A couple small refactors to clarify meaning.
15 KiB
Ansible and Porting to Python 3
Ansible can be divided into three overlapping pieces for the purposes of porting:
- Controller-side code. This is the code which runs on the machine where you invoke /usr/bin/ansible
- Modules. This is the code which Ansible transmits over the wire and invokes on the managed machine.
- module_utils code. This is code whose primary purpose is to be used by the modules to perform tasks. However, some controller-side code might use generic functions from here.
Much of the knowledge of porting code will be usable on all three of these pieces but there are some special considerations for some of it as well.
Minimum Version of Python-3.x and Python-2.x
In controller side code, we support Python-3.5 or greater and Python-2.6 or greater.
For modules (and by extension, module_utils) we support Python-3.5 and Python-2.4. Python-3.5 was chosen as a minimum because it is the earliest Python-3 version adopted as the default Python by a Long Term Support (LTS) Linux distribution (in this case, Ubuntu-16.04). Previous LTS Linux distributions shipped with a Python-2 version which users can rely upon instead of the Python-3 version.
For Python-2, the default is for modules to run on Python-2.4. This allows users with older distributions that are stuck on Python-2.4 to manage their machines. Modules are allowed to drop support for Python-2.4 when one of their dependent libraries requires a higher version of Python. This is not an invitation to add unnecessary dependent libraries in order to force your module to be usable only with a newer version of Python.; instead it is an acknowledgment that some libraries (for instance, boto3 and docker-py) will only function with a newer version of Python.
Note
Python-2.4 Support:
The only long term supported distro that we know of with Python-2.4 support is RHEL5 (and its rebuilds like CentOS5), which is supported until April of 2017. For Ansible, that means Ansible-2.3 will be the last major release that supports Python-2.4 for modules. Ansible-2.4 will require Python-2.6 or greater for modules.
Porting Controller Code to Python 3
Most of the general tips for porting code to be used on both Python-2 and Python-3 applies to porting controller code. The best place to start learning to port code is Lennart Regebro's book: Porting to Python 3.
The book describes several strategies for porting to Python 3. The one we're using is to support Python-2 and Python-3 from a single code base
Controller String Strategy
Background
One of the most essential things to decide upon for porting code to Python-3 is what string model to use. Strings can be an array of bytes (like in C) or they can be an array of text. Text is what we think of as letters, digits, numbers, other printable symbols, and a small number of unprintable "symbols" (control codes).

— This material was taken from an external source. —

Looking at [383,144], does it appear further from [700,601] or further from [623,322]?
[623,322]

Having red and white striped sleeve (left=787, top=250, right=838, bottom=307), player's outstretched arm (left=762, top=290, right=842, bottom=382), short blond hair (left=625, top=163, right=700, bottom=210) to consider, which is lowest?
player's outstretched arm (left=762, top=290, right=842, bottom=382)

In Python-2, the two types for these (str
for bytes and unicode
for text) are often used interchangably.
When dealing only with ASCII characters, the strings can be combined,
compared, and converted from one type to another automatically. When
non-ASCII characters are introduced, Python starts throwing exceptions
due to not knowing what encoding the non-ASCII characters should be
in.
Python-3 changes this behavior by making the separation between bytes
(bytes
) and text
(str
) more strict.
Python will throw an exception when trying to combine and compare the
two types. The programmer has to explicitly convert from one type to the
other to mix values from each.
This change makes it immediately apparent to the programmer when code is mixing the types inappropriately, rather than working until one of their users causes an exception by entering non-ASCII input. However, it forces the programmer to proactively define a strategy for working with strings in their program so that they don't mix text and byte strings unintentionally.
Unicode Sandwich
In controller-side code we use a strategy known as the Unicode
Sandwich (named after Python-2's unicode
text type). For Unicode Sandwich we know
that at the border of our code and the outside world (for example, file
and network IO, environment variables, and some library calls) we are
going to receive bytes. We need to transform these bytes into text and
use that throughout the internal portions of our code. When we have to
send those strings back out to the outside world we first convert the
text back into bytes. To visualize this, imagine a 'sandwich' consisting
of a top and bottom layer of bytes, a layer of conversion between, and
all text type in the center.
Common Borders
This is a partial list of places where we have to convert to and from bytes. It's not exhaustive but gives you an idea of where to watch for problems.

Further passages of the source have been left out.